Our model looked at that data and immediately "learned" that "PA" always meant "Pennsylvania." It was achieving 100% accuracy on that training set because it was essentially a glorified look-up table, not a pattern-recognition engine.

This, dear readers, is Data Leakage. It is the insidious phenomenon where information about the target variable is included in the training data, allowing the model to "predict" the target during testing without actually learning anything useful about how the world works.

Why You, The User, Should Care (A Lot)

You might be thinking, "Hey, We, why are you complaining? A model that always gets it right is a good model!"

This is the central lie of machine learning. A leaky model is perfectly accurate on past data, and perfectly useless on future data.

If we shipped a model that learned that "PA" = "Pennsylvania," and then you, the user, submitted a new form where the State_Code field was empty or formatted differently, the model would completely collapse. It didn't learn why an order was from Pennsylvania (location of vendor, shipping routes, historical patterns, etc.). It just learned a shortcut.

When we deliver a feature to you that involves AI, our contract is that it will provide value in the real world, not just look good on a leaderboard during testing. Fighting leakage is how we ensure that our automation actually saves you time, rather than requiring you to babysit it when it encounters a single new input.

We prefer "honest, slightly lower accuracy" over "fake 99% accuracy" because the honest model will still work next Tuesday.

How We Solved It: The Two-Step Leakage Filter

Once we realized our models were cheating, we decided to get proactive. We implemented a two-part automated heuristics system to violently reject leaky features before they can corrupt a final model.

Here is how we now protect your data (and our own sanity):

Defense Layer 1: The Mutual Information Filter

First, we apply some statistics. We calculate the Mutual Information between every single input feature and the target variable.

Without getting too math-heavy, Mutual Information measures how much knowing one variable tells you about another. If a feature and the target have a mutual information score that is obscenely high, we flag it. It’s highly likely that the feature is just a proxy for the target (like State Code and State, or Zip Code and City).

If the score passes a certain threshold (our "suspicion limit"), that feature is automatically rejected. It doesn't even get a chance to see the inside of the main training loop.

Defense Layer 2: The "Bouncer" Model

Sometimes, leakage isn't straightforward. It might take a combination of a few features to leak the target, or the statistical relationship might be subtle enough to bypass the Mutual Information filter.

For this, we deploy what we call the Bouncer Model. This is a very simple, incredibly lightweight model (think a shallow decision tree) that we can train in seconds.

We give the Bouncer a batch of features and tell it to predict the target. Then, we look at the resulting Feature Importances.

If the Bouncer comes back and says, "Feature X is responsible for 95% of my accuracy," we know exactly what is going on. Feature X is a snitch.

We treat this feature like someone trying to use a fake ID at a very serious club. The Bouncer ejects it immediately.

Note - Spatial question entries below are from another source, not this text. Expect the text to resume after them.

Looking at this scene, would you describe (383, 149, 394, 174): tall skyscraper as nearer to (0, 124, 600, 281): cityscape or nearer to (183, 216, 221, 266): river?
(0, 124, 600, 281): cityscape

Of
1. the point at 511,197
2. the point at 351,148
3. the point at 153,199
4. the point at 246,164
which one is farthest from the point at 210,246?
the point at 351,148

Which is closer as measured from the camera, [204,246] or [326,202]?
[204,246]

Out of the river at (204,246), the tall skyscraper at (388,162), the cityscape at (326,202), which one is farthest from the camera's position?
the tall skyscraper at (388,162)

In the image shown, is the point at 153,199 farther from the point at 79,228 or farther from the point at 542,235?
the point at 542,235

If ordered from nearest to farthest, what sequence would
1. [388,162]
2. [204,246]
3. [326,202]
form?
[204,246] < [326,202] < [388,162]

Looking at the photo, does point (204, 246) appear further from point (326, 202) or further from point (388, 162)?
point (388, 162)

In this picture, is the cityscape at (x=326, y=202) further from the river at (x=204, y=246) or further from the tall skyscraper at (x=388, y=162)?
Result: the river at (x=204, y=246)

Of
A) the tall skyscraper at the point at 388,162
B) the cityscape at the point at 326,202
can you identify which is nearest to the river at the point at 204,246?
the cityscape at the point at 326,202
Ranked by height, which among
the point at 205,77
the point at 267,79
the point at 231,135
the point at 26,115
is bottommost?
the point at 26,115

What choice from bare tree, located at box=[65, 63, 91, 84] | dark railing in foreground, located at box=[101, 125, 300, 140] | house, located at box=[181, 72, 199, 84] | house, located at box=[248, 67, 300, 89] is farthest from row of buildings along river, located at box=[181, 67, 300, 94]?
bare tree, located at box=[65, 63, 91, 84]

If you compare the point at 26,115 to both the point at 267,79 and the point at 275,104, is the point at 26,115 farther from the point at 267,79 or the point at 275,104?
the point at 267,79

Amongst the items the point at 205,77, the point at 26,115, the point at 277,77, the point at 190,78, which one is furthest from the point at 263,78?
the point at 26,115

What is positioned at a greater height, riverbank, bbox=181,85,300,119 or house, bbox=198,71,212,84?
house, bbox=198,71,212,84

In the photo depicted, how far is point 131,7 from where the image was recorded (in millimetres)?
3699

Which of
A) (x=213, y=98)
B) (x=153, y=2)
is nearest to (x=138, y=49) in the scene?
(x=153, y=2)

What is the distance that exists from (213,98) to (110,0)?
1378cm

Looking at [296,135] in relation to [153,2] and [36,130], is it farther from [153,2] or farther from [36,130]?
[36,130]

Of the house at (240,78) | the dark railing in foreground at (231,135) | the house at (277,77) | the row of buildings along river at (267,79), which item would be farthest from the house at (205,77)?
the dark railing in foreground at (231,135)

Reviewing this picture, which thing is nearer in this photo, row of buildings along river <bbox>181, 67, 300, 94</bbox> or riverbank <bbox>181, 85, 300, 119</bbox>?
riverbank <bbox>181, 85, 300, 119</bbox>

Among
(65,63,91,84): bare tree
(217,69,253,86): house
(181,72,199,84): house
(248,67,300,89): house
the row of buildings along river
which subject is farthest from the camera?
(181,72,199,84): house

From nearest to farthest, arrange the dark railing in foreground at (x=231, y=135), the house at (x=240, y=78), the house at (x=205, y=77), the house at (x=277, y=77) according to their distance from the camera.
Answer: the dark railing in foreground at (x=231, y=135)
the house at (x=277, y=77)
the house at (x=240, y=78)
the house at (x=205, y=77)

The Result: Trustworthy Automation

After implementing these defenses, our models stopped being magically 99% accurate. They dropped down to much more realistic numbers (like 85-90% accuracy).

But while the scores went down, our confidence went way up.

By iterating through this process - detecting leakage, rejecting features, and retraining until we don't find any "cheat codes" - we are forcing the models to actually learn the difficult patterns in the data. We know that the models we build today will continue to provide accurate, reliable results for Factal users tomorrow, next month, and when the input data changes.

It turns out that being a suspicious bastard pays off in the end.